### Data to use ###

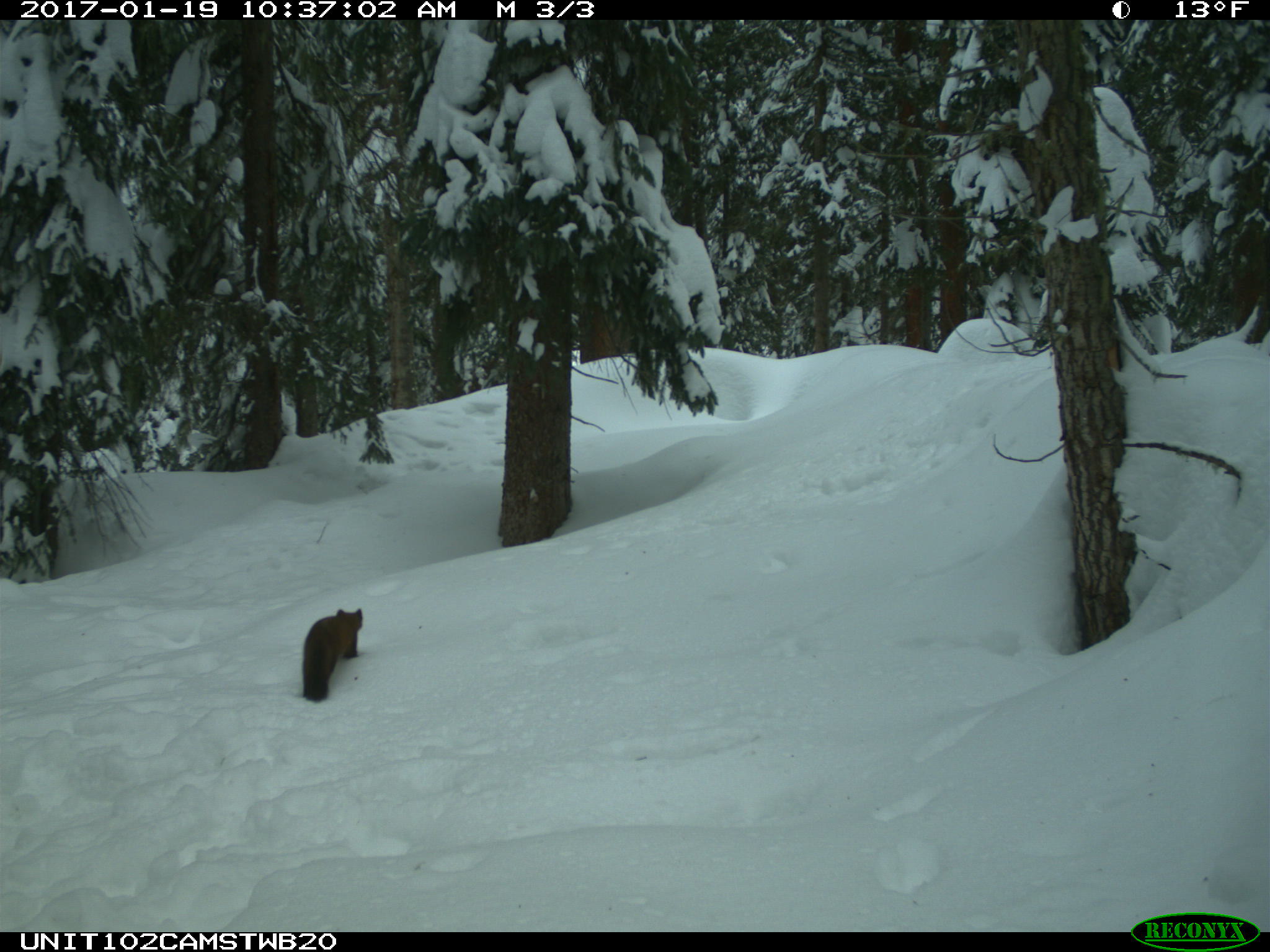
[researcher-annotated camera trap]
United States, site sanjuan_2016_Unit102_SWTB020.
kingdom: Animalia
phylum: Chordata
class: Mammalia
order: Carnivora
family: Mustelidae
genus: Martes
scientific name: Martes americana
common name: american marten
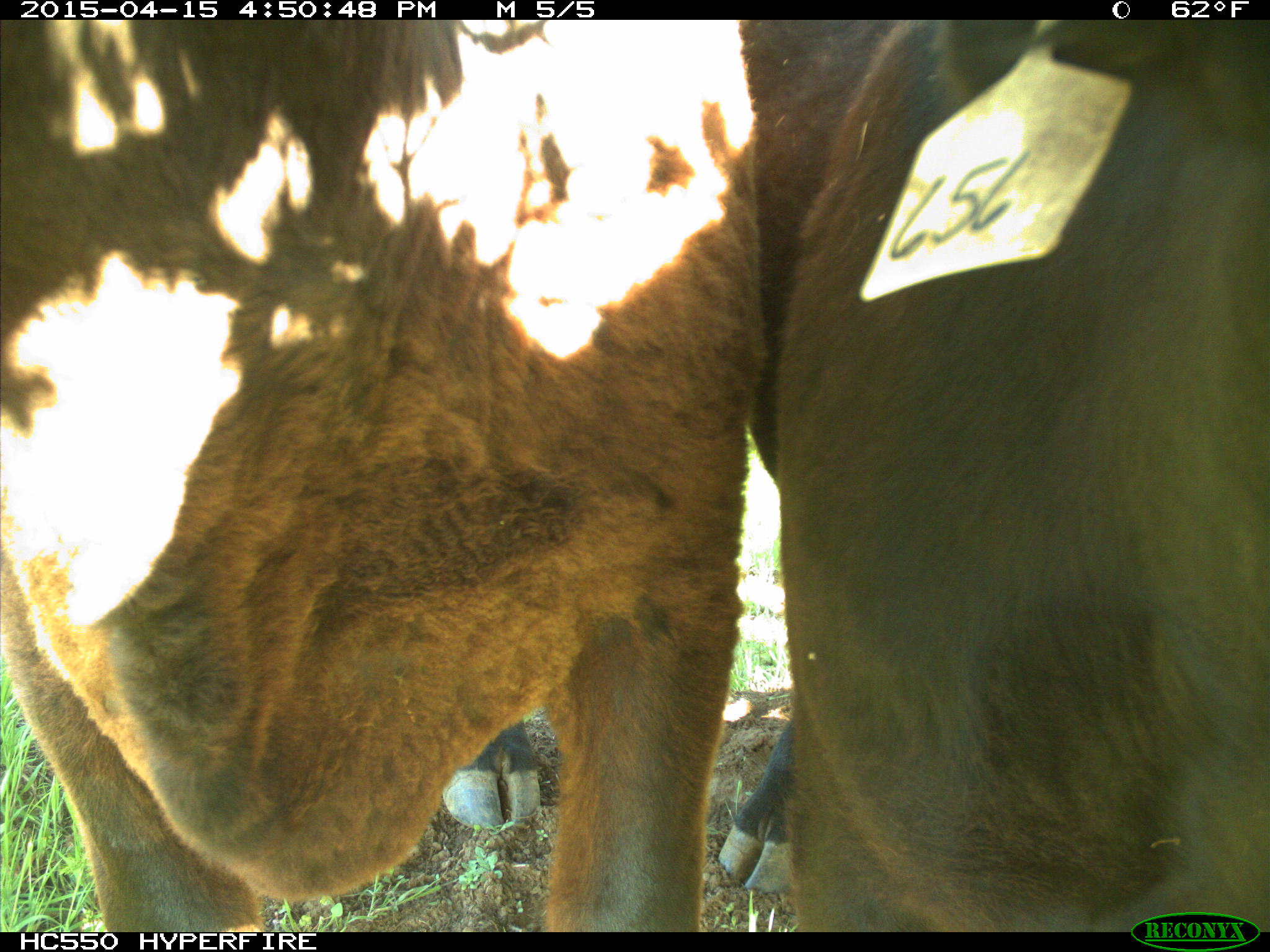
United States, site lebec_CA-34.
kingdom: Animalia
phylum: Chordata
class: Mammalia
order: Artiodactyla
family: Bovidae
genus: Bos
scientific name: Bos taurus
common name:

###

Directions for this task:
These entries are to be printed again word for word, except for the pictures.

Answer:
[researcher-annotated camera trap]
United States, site sanjuan_2016_Unit102_SWTB020.
kingdom: Animalia
phylum: Chordata
class: Mammalia
order: Carnivora
family: Mustelidae
genus: Martes
scientific name: Martes americana
common name: american marten
United States, site lebec_CA-34.
kingdom: Animalia
phylum: Chordata
class: Mammalia
order: Artiodactyla
family: Bovidae
genus: Bos
scientific name: Bos taurus
common name:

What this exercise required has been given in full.